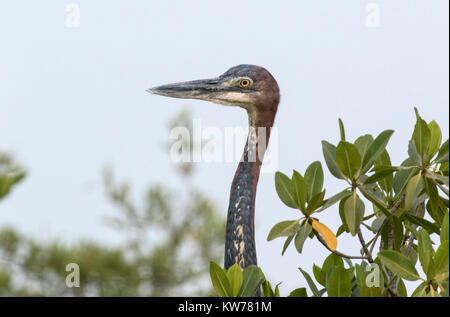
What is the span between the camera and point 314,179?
348cm

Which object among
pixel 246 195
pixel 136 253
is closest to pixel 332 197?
pixel 246 195

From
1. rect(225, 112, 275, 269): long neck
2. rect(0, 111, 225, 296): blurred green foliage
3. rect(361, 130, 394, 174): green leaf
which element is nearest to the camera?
rect(361, 130, 394, 174): green leaf

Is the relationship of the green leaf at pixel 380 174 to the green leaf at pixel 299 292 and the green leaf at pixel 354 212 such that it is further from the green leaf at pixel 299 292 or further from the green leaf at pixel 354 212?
the green leaf at pixel 299 292

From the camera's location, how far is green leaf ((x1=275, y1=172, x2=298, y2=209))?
11.5 feet

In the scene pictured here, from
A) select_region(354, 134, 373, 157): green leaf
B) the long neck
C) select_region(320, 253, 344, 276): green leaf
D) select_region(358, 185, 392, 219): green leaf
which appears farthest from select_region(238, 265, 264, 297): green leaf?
the long neck

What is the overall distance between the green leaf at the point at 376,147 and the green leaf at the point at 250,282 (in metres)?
0.55

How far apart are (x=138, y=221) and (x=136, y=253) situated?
0.97 m

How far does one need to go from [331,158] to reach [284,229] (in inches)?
13.3

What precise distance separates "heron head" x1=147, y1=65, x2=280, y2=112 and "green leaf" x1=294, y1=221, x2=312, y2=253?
5.62 feet

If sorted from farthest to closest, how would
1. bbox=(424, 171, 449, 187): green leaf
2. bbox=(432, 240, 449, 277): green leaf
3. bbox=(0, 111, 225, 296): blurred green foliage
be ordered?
bbox=(0, 111, 225, 296): blurred green foliage, bbox=(424, 171, 449, 187): green leaf, bbox=(432, 240, 449, 277): green leaf

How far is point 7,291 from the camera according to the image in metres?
11.3

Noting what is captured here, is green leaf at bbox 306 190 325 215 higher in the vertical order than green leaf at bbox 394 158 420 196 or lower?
lower

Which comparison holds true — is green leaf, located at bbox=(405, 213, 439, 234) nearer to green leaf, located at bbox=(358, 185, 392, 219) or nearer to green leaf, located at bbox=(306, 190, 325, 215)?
green leaf, located at bbox=(358, 185, 392, 219)
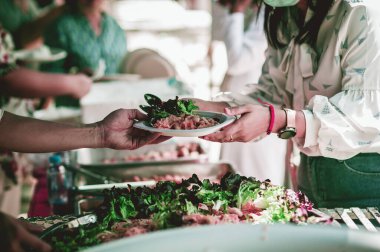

══════

** Exercise **
Put every line from the one containing "How far apart" through the end of the items into a Markdown table with the columns Row and Line, numbering the rows and skipping blank lines. Leave the pictures out of the table.

** Complete answer **
| Row | Line |
|---|---|
| 1 | How far apart are (x=138, y=221) and (x=136, y=253) situated? |
| 2 | 0.97 m |
| 3 | How far does one need to go from [331,158] to reach [284,229] (in inches)? |
| 4 | 13.3 |
| 5 | What precise distance separates "heron head" x1=147, y1=65, x2=280, y2=112 and "green leaf" x1=294, y1=221, x2=312, y2=253? |
| 6 | 5.62 feet |
| 7 | If sorted from farthest to closest, how would |
| 8 | 1. bbox=(424, 171, 449, 187): green leaf |
| 9 | 2. bbox=(432, 240, 449, 277): green leaf |
| 10 | 3. bbox=(0, 111, 225, 296): blurred green foliage |
| 11 | be ordered? |
| 12 | bbox=(0, 111, 225, 296): blurred green foliage, bbox=(424, 171, 449, 187): green leaf, bbox=(432, 240, 449, 277): green leaf |
| 13 | How far is point 7,291 from the camera according to the image in metres? |
| 14 | 11.3 |
| 15 | Noting what is captured here, is green leaf at bbox 306 190 325 215 higher in the vertical order than green leaf at bbox 394 158 420 196 or lower? |
| 16 | lower |
| 17 | Which comparison holds true — is green leaf, located at bbox=(405, 213, 439, 234) nearer to green leaf, located at bbox=(358, 185, 392, 219) or nearer to green leaf, located at bbox=(306, 190, 325, 215)? |
| 18 | green leaf, located at bbox=(358, 185, 392, 219) |